収録されているスケッチは、すべて作品制作後に描かれたもの。実物の《ファスナーの船》はラジコン式ですが、スケッチでは豪華客船のようにビックサイズになっています。他にも、アルミホイルで制作された《銀閣寺のチョコレート》や、お皿にのこったわずかなスープを傾けて、三日月をつくる《スープの満ち欠け》など、誰かに共有したくなる楽しいアイデアばかりです。
『まばたきとはばたき』
鈴木康広
2011年 青幻舎
建物の屋上から飛び立つように設置されたニケ像、トランスフォームするニューヨーク…コンテンポラリーな建築発想が並ぶ作品集がニュー荷しました。
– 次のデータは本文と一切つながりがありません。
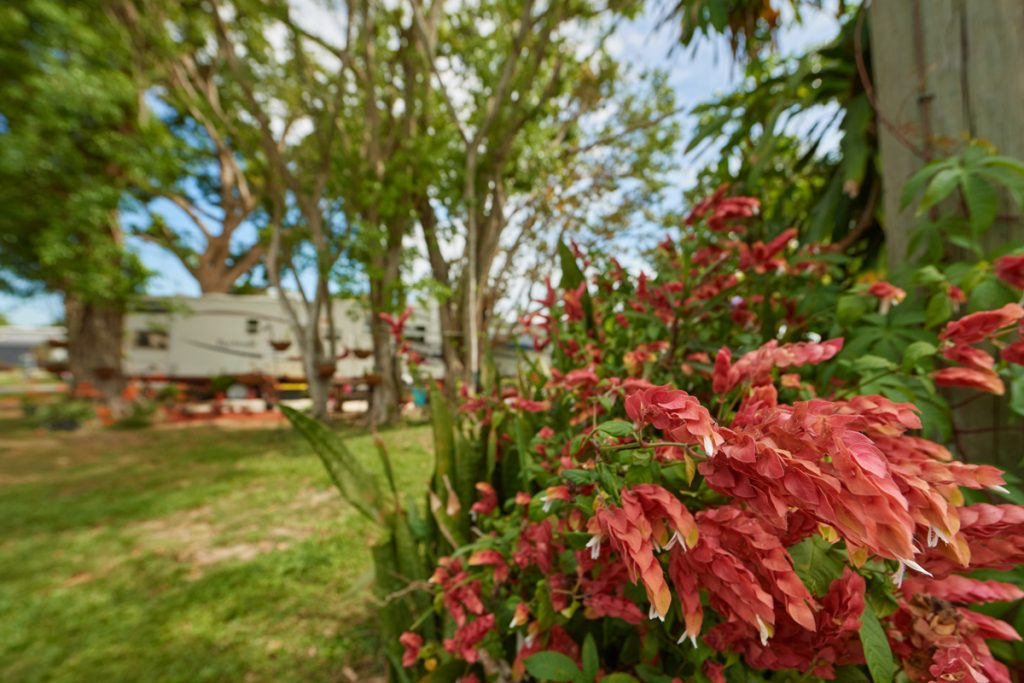 Miami Everglades RV Campground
掲載されたドローイングを見ていると、ぶっ飛んでていいなー!と思うし、頭の中のイメージを図面や模型を用いて、視覚的にかっこよく立ち上がらせるその力に驚きます。
近未来感のある建物が並ぶこちらの表紙は、オランダの建築チームOMAの作品。よく見ると地下への階段があったり、足場の長ーい小屋のようなものが建っていたりします。他にも、こんな街に行ってみたいと思うような都市開発のプランが目白押しです。
『Postmodern Visions Drawings, Paintings and Models』by Contemporary Architects
1985 Abbeville Press
自宅近くのコインランドリーに新しい機械が導入されたのですが、掛け布団を洗うコースの選択方法がわからず、しょぼくれて帰ってきたことがありました。しかしながら、落ち込む必要はなかったかもしれません。
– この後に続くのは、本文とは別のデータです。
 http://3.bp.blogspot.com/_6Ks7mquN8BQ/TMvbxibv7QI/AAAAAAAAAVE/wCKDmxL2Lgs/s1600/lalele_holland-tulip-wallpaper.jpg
この本はデザインに、中でもとりわけプロダクトデザイン携わる方々におすすめの一冊。認知科学者によるデザイン論であり、「問題なのは機械の操縦を誤った人ではなく、誤らせたデザインのほうなのだ」というような語り口で、そのケースヒストリーを紹介しています。
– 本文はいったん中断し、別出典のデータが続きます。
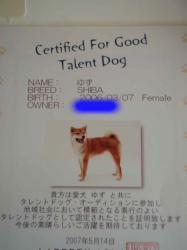 タレント犬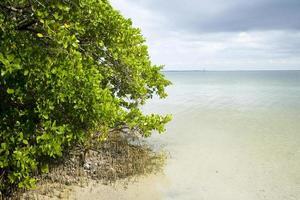 mangroven foto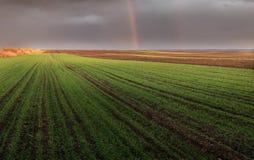 Agricultural landscape, arable crop fields. Agricultural landscape, arable crop field Stock Photography
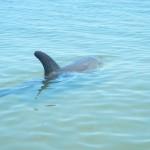Dolphin_Bunbury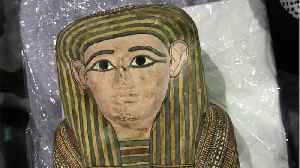 6 Mummy Body Parts Hidden And Discovered In Luggage In Egypt [Video]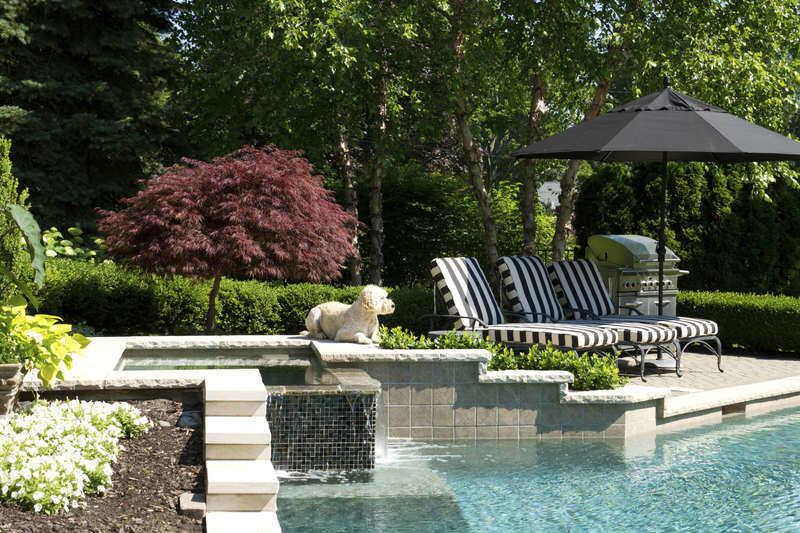 5 of the latest pool design trends for Pool design trends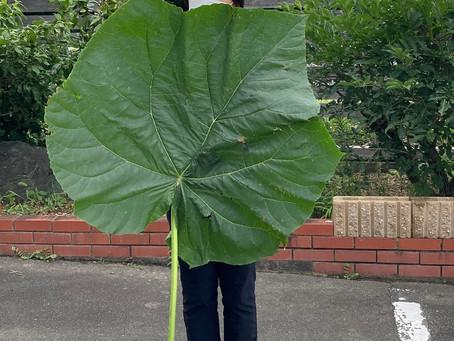 植物観察日記 成長が止まらない!?葉 2021年7月29日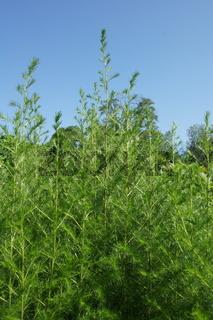 Artemisia scoparia, Besenbeifuss, redstem wormwood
「あなたがホテルに泊まったとき、シャワーの使い方がすぐにわからなかったり、見慣れないテレビやコンロで苦労したならば、悪いのはデザインの方だということを心に留めておくべきだろう。
そしてまた、この次にあなたが何かよく知らないものを手に取ったとき、初めてなのにすらすらと苦労なく使えたとしたら(中略)、誰かがそれを注意深く上手にデザインしているのである」(本文より)。
『誰のためのデザイン?認知学者のデザイン原論』
D.A.ノーマン
野島久雄訳
1994年7刷 新曜社
彼は胆嚢手術からの回復途中で死亡した。彼はチョコレートに目がなかった。彼が去ってしまい、とても寂しい。”HELLO, IT’S ME(やぁ、俺だよ)"」。
ミュージシャンのルー・リードが、1987年にこの世を去ったアンディ・ウォーホルについて語った言葉です。本書はウォーホルの為にジョン・ケイルと共に制作した追悼アルバム「ソングス・フォー・ドゥレラ」についてのインタビューと、映像作家ジョナス・メカスによるドキュメンタリーフィルムの2本立てパンフレット。
アルバムの歌詞が日本語訳で収録されているのですが、あの強そうなルー・リードがこんなにも繊細で切実な言葉を、「アンディ」という名前を何度も出して歌っていたのかと思うと、喉の奥がぐっとなります。彼にそこまでさせた、ウォーホルという男の偉大さよ。
『LOU REED / JOHN CALE SONGS FOR
DRELLA
JONAS MEKAS' THE LIFE OF ANDY WARHOL』
1990 アップリンク
7月に発行された新札、全種類に出会いましたか。お店をやっているとよくお目にかかれる気がしますが、五千円札の津田梅子には先日ようやく出会うことができました。
本日ご紹介するのは、赤瀬川原平が千円札を模して制作し、それがのちに裁判へと発展した作品《零円札》が表紙の新刊です。
美術史学者の西野嘉章が、ホンモノとニセモノの対立について書いた本書。イッセイミヤケのバオバオをはじめとする類似商品を巡る話題に始まり、中国のパリ模倣都市、ダイヤモンドのレプリカなど、比較図版を用いながら論じています。「間違いなのか?意図したものなのか?」みなさまの真贋をお試しください。
『眞贋のはざま オリジナルとコピー』
西野嘉章
2024 平凡社
子供の頃から紙ものが好きでした。中でも複写式の請求書なんかがおもしろくて、記入フォームにずらっと並んだ青い文字にうっとりしたものです。その心は大人になった今でも健在で、この本はそんなわたしにとってまさに眼福。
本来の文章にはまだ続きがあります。